There have been many complaints about transfer rate degradation in Converter 5.0.
Converter uses NFC (a proprietary VMware protocol) for cloning to managed destination. Security has been enhanced in Converter 5.0 by encrypting the data transfer. Unfortunately this has caused a more severe performance degradation than expected.
Switching off SSL encryption is a way to work around this issue. Here is how it is done:
I.e. it should look like:
...
<nfc>
<readTimeoutMs>120000</readTimeoutMs>
<useSsl>false</useSsl>
...
However I really doubt it has anything to do with disabling SSL over data channels 🙂
Hmmm
I started a conversion - noticed that it was very very slow.
I then aborted the task - changed the xml and directly after that the problem occured.
Nothing else was done in the mean time
Nice one.
Speed went from 170KB/sec to 75MB/sec by just disabling the SSL option.
I have changed this XML and restarted the service and still had an average of 14MB/s transfer rate.
I have a source VM totalling 3TB's ( 2x 1.5TB RDMs) that needs to be V2V's over into our new environment which is using NFS datastores.
Source system has FC LUNs (4GB fiber), VMnetwork = 2x 1GiGe and destination has IP based storage (2x 1GiGe) and VMnetwork = 4x 1 GiGe. I have the converter installed on our Virtual Center server on the destination cluster..
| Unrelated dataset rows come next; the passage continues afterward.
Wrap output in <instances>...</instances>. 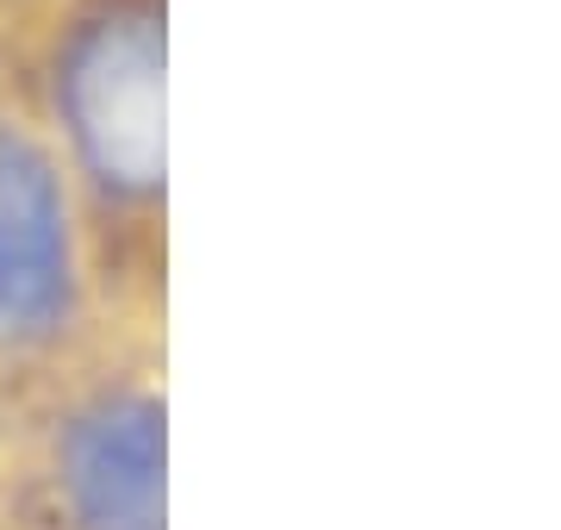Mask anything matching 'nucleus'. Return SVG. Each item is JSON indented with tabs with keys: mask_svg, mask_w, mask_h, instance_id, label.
Instances as JSON below:
<instances>
[{
	"mask_svg": "<svg viewBox=\"0 0 561 530\" xmlns=\"http://www.w3.org/2000/svg\"><path fill=\"white\" fill-rule=\"evenodd\" d=\"M62 113L88 169L113 194L162 182V20L157 7H106L62 57Z\"/></svg>",
	"mask_w": 561,
	"mask_h": 530,
	"instance_id": "f257e3e1",
	"label": "nucleus"
},
{
	"mask_svg": "<svg viewBox=\"0 0 561 530\" xmlns=\"http://www.w3.org/2000/svg\"><path fill=\"white\" fill-rule=\"evenodd\" d=\"M69 312V212L25 131L0 125V349L38 344Z\"/></svg>",
	"mask_w": 561,
	"mask_h": 530,
	"instance_id": "f03ea898",
	"label": "nucleus"
},
{
	"mask_svg": "<svg viewBox=\"0 0 561 530\" xmlns=\"http://www.w3.org/2000/svg\"><path fill=\"white\" fill-rule=\"evenodd\" d=\"M62 493L81 530H162V412L101 400L69 425Z\"/></svg>",
	"mask_w": 561,
	"mask_h": 530,
	"instance_id": "7ed1b4c3",
	"label": "nucleus"
}]
</instances>
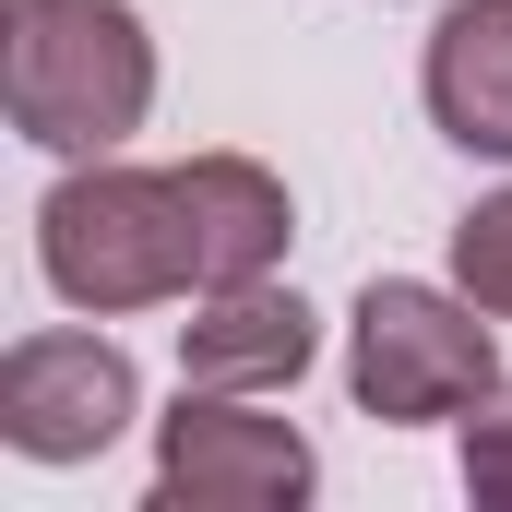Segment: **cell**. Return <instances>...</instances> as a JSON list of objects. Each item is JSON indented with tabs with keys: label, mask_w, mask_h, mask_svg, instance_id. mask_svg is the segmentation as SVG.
<instances>
[{
	"label": "cell",
	"mask_w": 512,
	"mask_h": 512,
	"mask_svg": "<svg viewBox=\"0 0 512 512\" xmlns=\"http://www.w3.org/2000/svg\"><path fill=\"white\" fill-rule=\"evenodd\" d=\"M0 108L48 155H120L155 108V36L131 0H0Z\"/></svg>",
	"instance_id": "obj_1"
},
{
	"label": "cell",
	"mask_w": 512,
	"mask_h": 512,
	"mask_svg": "<svg viewBox=\"0 0 512 512\" xmlns=\"http://www.w3.org/2000/svg\"><path fill=\"white\" fill-rule=\"evenodd\" d=\"M36 274H48L72 310H96V322L179 298L191 262H179V191H167V167L72 155V179L36 203Z\"/></svg>",
	"instance_id": "obj_2"
},
{
	"label": "cell",
	"mask_w": 512,
	"mask_h": 512,
	"mask_svg": "<svg viewBox=\"0 0 512 512\" xmlns=\"http://www.w3.org/2000/svg\"><path fill=\"white\" fill-rule=\"evenodd\" d=\"M501 382L489 310L465 286H417V274H370L358 322H346V393L382 429H441Z\"/></svg>",
	"instance_id": "obj_3"
},
{
	"label": "cell",
	"mask_w": 512,
	"mask_h": 512,
	"mask_svg": "<svg viewBox=\"0 0 512 512\" xmlns=\"http://www.w3.org/2000/svg\"><path fill=\"white\" fill-rule=\"evenodd\" d=\"M310 489H322V453L286 417H251V393L179 382V405L155 417V501L167 512H298Z\"/></svg>",
	"instance_id": "obj_4"
},
{
	"label": "cell",
	"mask_w": 512,
	"mask_h": 512,
	"mask_svg": "<svg viewBox=\"0 0 512 512\" xmlns=\"http://www.w3.org/2000/svg\"><path fill=\"white\" fill-rule=\"evenodd\" d=\"M143 417V370L108 334H24L0 358V441L24 465H96Z\"/></svg>",
	"instance_id": "obj_5"
},
{
	"label": "cell",
	"mask_w": 512,
	"mask_h": 512,
	"mask_svg": "<svg viewBox=\"0 0 512 512\" xmlns=\"http://www.w3.org/2000/svg\"><path fill=\"white\" fill-rule=\"evenodd\" d=\"M167 191H179V262H191V298H215V286H262L286 239H298V203H286V179L262 167V155H191V167H167Z\"/></svg>",
	"instance_id": "obj_6"
},
{
	"label": "cell",
	"mask_w": 512,
	"mask_h": 512,
	"mask_svg": "<svg viewBox=\"0 0 512 512\" xmlns=\"http://www.w3.org/2000/svg\"><path fill=\"white\" fill-rule=\"evenodd\" d=\"M322 358V322L298 286H215L191 322H179V382H215V393H286L298 370Z\"/></svg>",
	"instance_id": "obj_7"
},
{
	"label": "cell",
	"mask_w": 512,
	"mask_h": 512,
	"mask_svg": "<svg viewBox=\"0 0 512 512\" xmlns=\"http://www.w3.org/2000/svg\"><path fill=\"white\" fill-rule=\"evenodd\" d=\"M417 96H429L441 143L501 155V167H512V0H453V12L429 24Z\"/></svg>",
	"instance_id": "obj_8"
},
{
	"label": "cell",
	"mask_w": 512,
	"mask_h": 512,
	"mask_svg": "<svg viewBox=\"0 0 512 512\" xmlns=\"http://www.w3.org/2000/svg\"><path fill=\"white\" fill-rule=\"evenodd\" d=\"M453 286H465L489 322H512V191H489V203L453 227Z\"/></svg>",
	"instance_id": "obj_9"
},
{
	"label": "cell",
	"mask_w": 512,
	"mask_h": 512,
	"mask_svg": "<svg viewBox=\"0 0 512 512\" xmlns=\"http://www.w3.org/2000/svg\"><path fill=\"white\" fill-rule=\"evenodd\" d=\"M465 489H477V512H512V382L465 405Z\"/></svg>",
	"instance_id": "obj_10"
}]
</instances>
I did a test conversion on a VM with a 40GB VMDK and a 400GB VMDK and it took 23 minutes. The 400GB VMDK was empty in regards to data. With this in mind, the weekend outage is not going to be enough time to do the conversion at the current transfer rate so I am trying to see if I can the conversion process throughput closer to 100MB.
Not sure if you're still following this thread but I wanted to give you a big thanks. You helped increase my conversion from 5-6 MB/s to 20+ with this tip. Hats off to you sir.
If it is V2V and you don't change hardware version, you could bypass Converter. E.g. use scp to copy the files directly between datastores and then attach the VMs. Not sure how fast this will be but I would expected to be faster than converter.
Regards,
Plamen
can't you connect the host to both storage systems and perform a migration?
Also a big thanks from me too.
From an average of ~8MB/s to about 28MB/s. For just one server this is a forecast saving of 4 days for more than 4.4TB of data.
HamR.
Many thanks also! Improved from more than 8 hours to 1 hour 30 minutes for a specific server.
Made my day, cheers
Transfer rate
with SSL: 1 MB/s
witout SSL: 20 MB/s
Thank you!
Hello,
I have done the SSL tweek, but I'm still at 7.5 max rate speed
Any suggestion?
Thanks,
What's the source hardware, target storage and network?
For older machines, or 100mbit networks, you won't get much higher speeds than that.
Hi,
Source EMC AX4-5i and Target EMC AX4-5i
Network 1GB
Servers Dell R710 72 GM of memery and 4 Quad Cores.
Just to get it clear:
source is a physical server, with data on an AX4-5i
target is ESXi 5, running on Dell R710, with a second AX4-5i storage?
hello,
Sorry, it's a V2V on same host same storage and vConvertor running on same host as well. It's ESXi5 latest version. Source VM running
on AX4-5i LUN and Target Datastore running on same SAN Storage AX4-5i.
Thanks,
so why don't you just migrate or clone the VM, instead of using converter for V2V?
Because I got an error while I was migrating it with Storage vMotion. Now half of the LUN resides in this datastore and the second half resides of the original datastore That's why V2V and changing the datastores is the solution.
BUT, V2V is horrible slow don't know why.
Thanks
Sent via BlackBerry® from Batelco
As a third option you may try to manually copy the VM (e.g. via scp) and then manually add it to the inventory.
HTH
Plamen
So I have a pesky server that I need to P2V.
It is a file server with a 63GB C:, 2 x 400GB volumes and an 800GB volume.
The box is HP Proliant ML370 G5 going into and HP EVA4100 running Windows Server 2003 x86. All the networks are 1Gb or better.
I am redcuing the CPUs from 8 to 2 and the NICs from 6 to 1, but other than that all of the settings are default.
I've tried setting the SSL to false but I am still getting "Transfer Rate: 4.79 MB/s" ... maybe as high as 5.22 MB/s.
When we tried this in another office we uninstalled the Conveter 5 and installed Converter 4 and took the job from days to hours. Here we get the same either way.
Any thoughts?
There are many things that can affect performance, e.g. network connectivity, disk speed, incuding disk fragmentation, heavy usage of the source, etc. The settings of the destination like number of CPUs do not affect performance. If you have had the same results with converter 4.0, it is certainly not the SSL issue either. I would try first to check the stuff described above.